The goal of this week's lab is to get you working with numpy, matrices, and your data. The following week we'll integrate the data with the GUI and implement the visualization pipeline.


The result of your work this week should be a DataSet class that holds the data as a numpy matrix along with a set of state variables and methods that enable simple data manipulation and transformations.

  1. Create a new python file DataSet.py (you're free to choose your own names for all of this, I'm just giving suggestions). Build the DataSet class in this file. The most important field in the DataSet class will be a numpy matrix that holds the data (at least the numerical fields). If you have some non-numerical data, you will need to develop a method for storing and managing it. If possible, encode non-numerical data as integer values. You can build a dictionary to do the translation.

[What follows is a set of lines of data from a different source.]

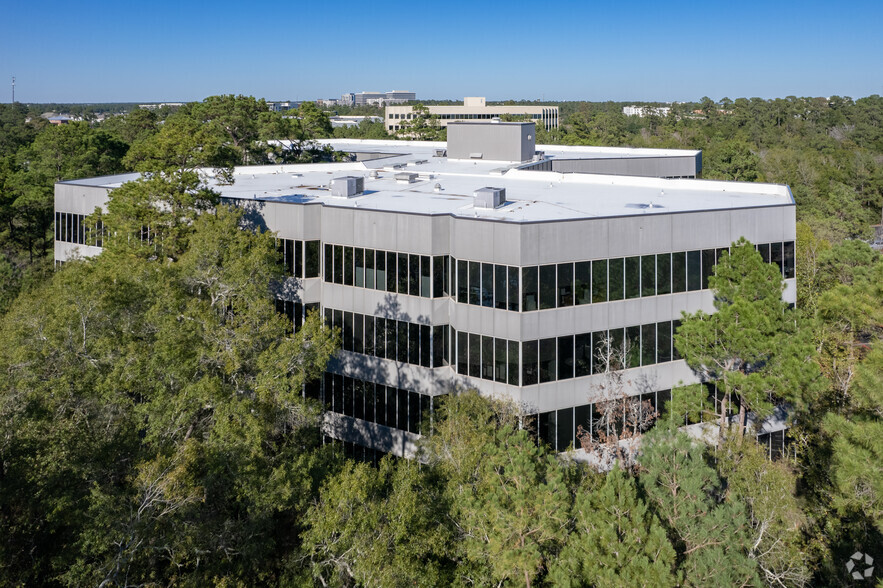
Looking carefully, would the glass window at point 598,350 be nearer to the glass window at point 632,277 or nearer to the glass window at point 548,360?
the glass window at point 548,360

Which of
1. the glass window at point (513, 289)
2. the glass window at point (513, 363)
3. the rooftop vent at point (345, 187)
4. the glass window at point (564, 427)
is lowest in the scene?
the glass window at point (564, 427)

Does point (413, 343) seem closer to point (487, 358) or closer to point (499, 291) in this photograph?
point (487, 358)

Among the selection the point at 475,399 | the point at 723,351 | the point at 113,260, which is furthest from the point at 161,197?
the point at 723,351

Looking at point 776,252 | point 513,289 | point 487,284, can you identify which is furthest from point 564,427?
point 776,252

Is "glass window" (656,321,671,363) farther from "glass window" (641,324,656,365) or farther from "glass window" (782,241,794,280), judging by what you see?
"glass window" (782,241,794,280)

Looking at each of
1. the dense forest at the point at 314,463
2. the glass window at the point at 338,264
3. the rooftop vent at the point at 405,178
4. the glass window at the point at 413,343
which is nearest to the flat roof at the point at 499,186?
the rooftop vent at the point at 405,178

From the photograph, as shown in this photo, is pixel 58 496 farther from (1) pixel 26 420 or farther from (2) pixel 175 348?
(2) pixel 175 348

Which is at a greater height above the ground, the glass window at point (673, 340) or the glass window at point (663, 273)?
the glass window at point (663, 273)
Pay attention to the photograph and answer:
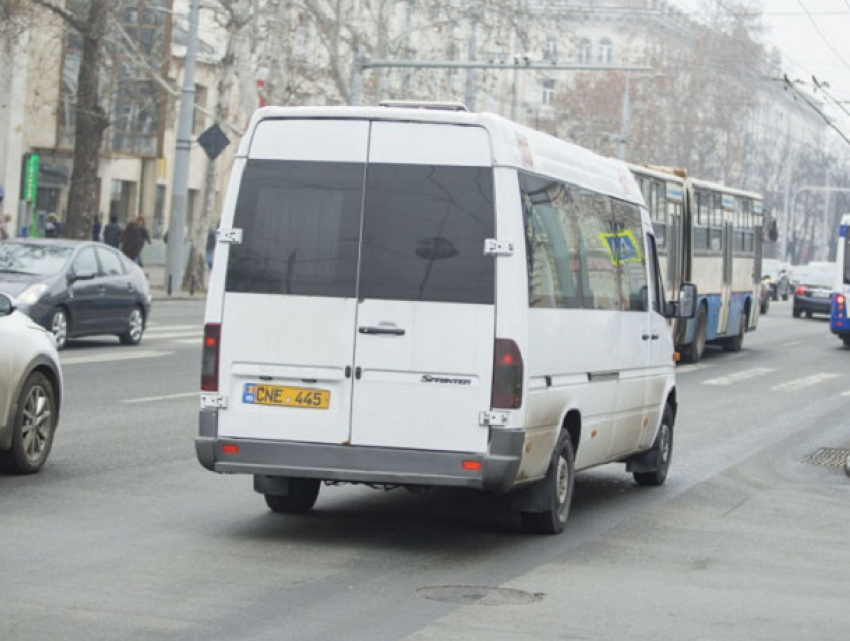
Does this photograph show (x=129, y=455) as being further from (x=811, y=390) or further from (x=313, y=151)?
(x=811, y=390)

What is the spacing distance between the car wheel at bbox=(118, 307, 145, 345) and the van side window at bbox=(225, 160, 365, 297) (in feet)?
56.9

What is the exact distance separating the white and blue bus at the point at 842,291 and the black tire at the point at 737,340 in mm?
2298

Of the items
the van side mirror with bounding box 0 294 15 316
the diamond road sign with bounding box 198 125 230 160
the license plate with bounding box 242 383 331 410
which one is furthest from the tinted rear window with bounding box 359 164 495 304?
the diamond road sign with bounding box 198 125 230 160

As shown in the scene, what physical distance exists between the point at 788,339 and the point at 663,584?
33.9 meters

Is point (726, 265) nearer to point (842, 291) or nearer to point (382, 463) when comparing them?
point (842, 291)

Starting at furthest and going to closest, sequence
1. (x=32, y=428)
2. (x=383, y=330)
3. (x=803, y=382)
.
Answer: (x=803, y=382) < (x=32, y=428) < (x=383, y=330)

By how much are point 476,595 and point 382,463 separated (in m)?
1.45

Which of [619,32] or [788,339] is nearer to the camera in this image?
[788,339]

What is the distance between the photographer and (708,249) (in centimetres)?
3316

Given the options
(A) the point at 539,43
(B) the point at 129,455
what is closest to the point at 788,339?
(A) the point at 539,43

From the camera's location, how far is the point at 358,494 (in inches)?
518

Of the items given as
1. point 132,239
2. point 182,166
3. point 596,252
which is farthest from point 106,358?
point 132,239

    In addition to a default empty DataSet, make an optional argument for the DataSet class constructor that takes in a list of lists and puts the data into the numpy matrix. Then create a method that nicely prints out the data to the command line. Test your methods with some simple examples.

    The NumPy documentation includes a nice pdf book.

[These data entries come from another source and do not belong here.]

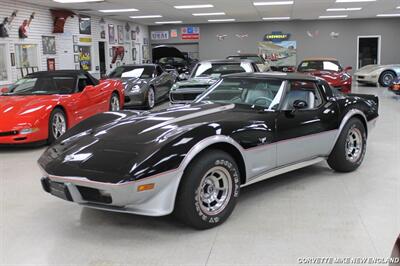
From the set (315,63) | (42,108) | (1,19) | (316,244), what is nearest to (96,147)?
(316,244)

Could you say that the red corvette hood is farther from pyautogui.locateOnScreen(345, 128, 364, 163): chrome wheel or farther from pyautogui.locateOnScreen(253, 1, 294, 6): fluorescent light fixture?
pyautogui.locateOnScreen(253, 1, 294, 6): fluorescent light fixture

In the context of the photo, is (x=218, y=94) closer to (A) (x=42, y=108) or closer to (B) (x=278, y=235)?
(B) (x=278, y=235)

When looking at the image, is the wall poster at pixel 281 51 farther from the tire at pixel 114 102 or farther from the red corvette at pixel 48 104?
the red corvette at pixel 48 104

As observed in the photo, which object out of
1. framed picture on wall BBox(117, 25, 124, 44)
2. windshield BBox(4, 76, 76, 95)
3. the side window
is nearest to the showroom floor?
the side window

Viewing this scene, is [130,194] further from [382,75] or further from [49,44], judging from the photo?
[382,75]

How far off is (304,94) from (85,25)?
47.5 feet

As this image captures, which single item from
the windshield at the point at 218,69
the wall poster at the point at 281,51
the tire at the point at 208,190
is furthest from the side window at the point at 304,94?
the wall poster at the point at 281,51

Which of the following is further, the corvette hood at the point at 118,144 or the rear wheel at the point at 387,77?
the rear wheel at the point at 387,77

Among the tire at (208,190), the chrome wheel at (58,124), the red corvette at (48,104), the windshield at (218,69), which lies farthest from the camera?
the windshield at (218,69)

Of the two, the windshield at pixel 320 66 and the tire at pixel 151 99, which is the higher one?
the windshield at pixel 320 66

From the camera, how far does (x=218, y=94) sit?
484cm

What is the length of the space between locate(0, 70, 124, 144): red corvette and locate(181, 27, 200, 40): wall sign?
1690cm

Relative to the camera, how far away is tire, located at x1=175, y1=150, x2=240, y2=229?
3324 mm

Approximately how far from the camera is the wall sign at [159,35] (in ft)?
83.6
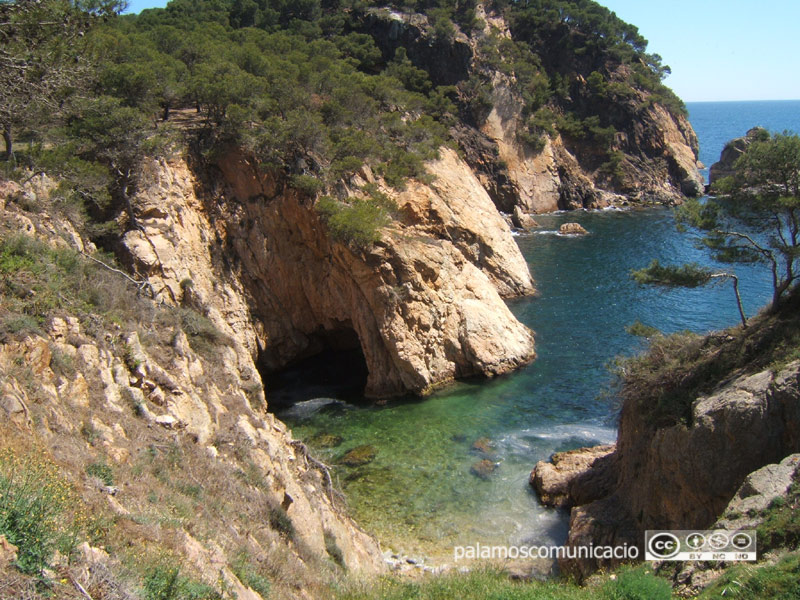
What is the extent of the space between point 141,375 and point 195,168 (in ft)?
46.6

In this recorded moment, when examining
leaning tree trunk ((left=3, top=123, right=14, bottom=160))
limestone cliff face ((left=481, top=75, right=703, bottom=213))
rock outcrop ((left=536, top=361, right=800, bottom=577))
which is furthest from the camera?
limestone cliff face ((left=481, top=75, right=703, bottom=213))

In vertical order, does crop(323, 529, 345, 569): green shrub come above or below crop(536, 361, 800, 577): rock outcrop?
below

    Come up with a plan on how to handle meta-data. One option would be to give it to the constructor as an additional optional argument that is a list of list pairs, where each pair is two strings: the name of the column and its meta-data information. Come up with something that works with your data set. Don't worry too much about it being a general solution to the problem (that's really hard).

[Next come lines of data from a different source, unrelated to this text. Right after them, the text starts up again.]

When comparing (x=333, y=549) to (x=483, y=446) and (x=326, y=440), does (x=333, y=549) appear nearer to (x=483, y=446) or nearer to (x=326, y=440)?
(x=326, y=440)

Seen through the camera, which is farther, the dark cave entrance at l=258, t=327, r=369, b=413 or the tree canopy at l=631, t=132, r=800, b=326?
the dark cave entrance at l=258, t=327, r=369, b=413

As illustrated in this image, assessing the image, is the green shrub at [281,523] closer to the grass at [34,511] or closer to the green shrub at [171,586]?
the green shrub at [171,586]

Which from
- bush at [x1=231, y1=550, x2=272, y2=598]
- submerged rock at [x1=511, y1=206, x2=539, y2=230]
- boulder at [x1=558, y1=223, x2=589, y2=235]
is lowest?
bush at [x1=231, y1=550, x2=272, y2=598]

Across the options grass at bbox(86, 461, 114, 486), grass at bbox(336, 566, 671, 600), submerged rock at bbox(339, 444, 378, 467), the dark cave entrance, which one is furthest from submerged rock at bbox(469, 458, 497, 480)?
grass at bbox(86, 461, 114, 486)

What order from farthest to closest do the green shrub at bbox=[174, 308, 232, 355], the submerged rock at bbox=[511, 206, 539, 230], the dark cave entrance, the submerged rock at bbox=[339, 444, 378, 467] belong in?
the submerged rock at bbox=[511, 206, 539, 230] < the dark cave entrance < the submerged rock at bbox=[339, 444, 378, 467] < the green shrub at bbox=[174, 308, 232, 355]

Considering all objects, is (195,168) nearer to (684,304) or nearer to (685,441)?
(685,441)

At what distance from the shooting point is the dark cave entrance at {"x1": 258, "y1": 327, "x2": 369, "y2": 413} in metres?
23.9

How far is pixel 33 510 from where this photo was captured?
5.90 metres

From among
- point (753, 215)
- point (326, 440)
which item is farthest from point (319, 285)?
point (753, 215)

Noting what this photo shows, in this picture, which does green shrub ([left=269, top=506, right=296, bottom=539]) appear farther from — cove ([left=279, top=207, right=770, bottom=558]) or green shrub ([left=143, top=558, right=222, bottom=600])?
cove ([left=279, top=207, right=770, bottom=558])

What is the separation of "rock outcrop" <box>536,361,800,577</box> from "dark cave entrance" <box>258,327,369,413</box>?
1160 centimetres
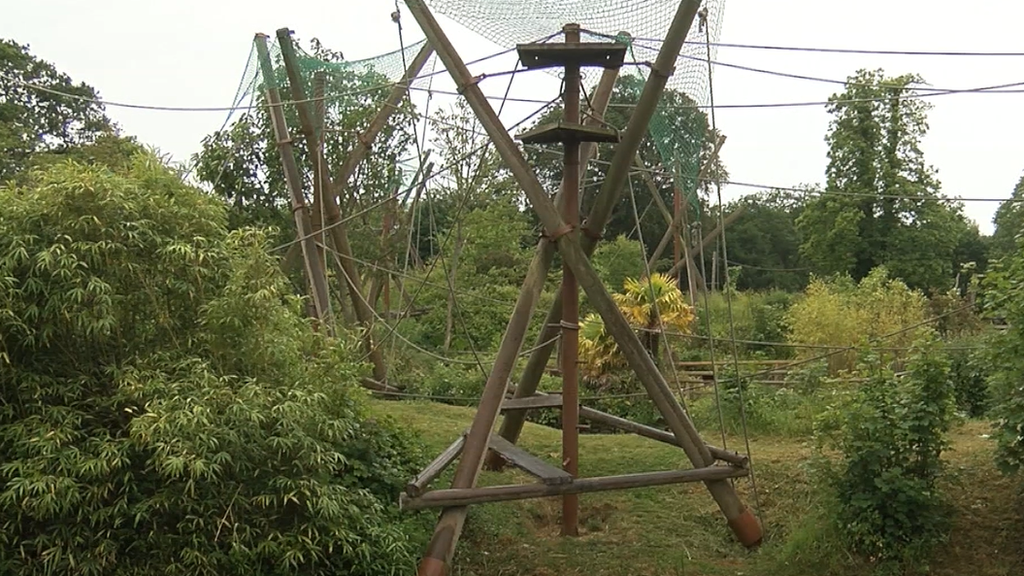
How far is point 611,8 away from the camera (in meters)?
4.80

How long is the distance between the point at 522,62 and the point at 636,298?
259 inches

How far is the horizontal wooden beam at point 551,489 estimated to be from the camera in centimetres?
411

  2. Add methods for reading and writing the data to a file. The input format should be whatever format(s) your client is(are) using to store the data. The output format should be a CSV file compatible with Excel. As you design your I/O programs, think about how to manage metadata such as column labels. This information should be stored in the DataSet class. Make sure you test your output file with Excel to ensure it does what you expect.
  3. Create useful methods such as the following.
    • value - takes in a row and column and returns the data value.
    • point - takes in a row index and returns the data vector.
    • columns or dimensions - returns the number of variables in each data point.
    • size - returns the number of data points.
    • range - returns a list of 2-element lists with the minimum and maximum values in each column. With an optional index, returns the range for a single column.
    • mean - returns a list of the mean value for each column. With an optional index, returns the mean for just that column.
    • stdev - returns a list of the standard deviation for each column. With an optional index, returns the stdev for just that column
  4. Create a method select that returns a numpy matrix with just the selected columns. The function should take in a list of indices and return the matrix. You'll use this function when the user selects which axes to use for plotting. You probably want to limit the number of possible indices to five.
  5. Based on the needs of your client/data set, develop 1-2 more useful methods for your DataSet class. These may be accessor functions or data transformations. In some cases, for example, you may want the largest or smallest value over a set of columns (e.g. the earliest migration arrival date for a particular species over the last decade).



For this week's writeup, make one child page from the main data project page. On it, describe your DataSet class API, with brief descriptions of all the functions, their inputs, outputs, and purpose. If you do anything with the GUI, put a brief description on a separate wiki page (put the project3 label on both).


Once you have written up your assignment, give the page the label:


Put your code in the COMP/CS251 folder on fileserver1/Academics. Please make sure you are organizing your code by project.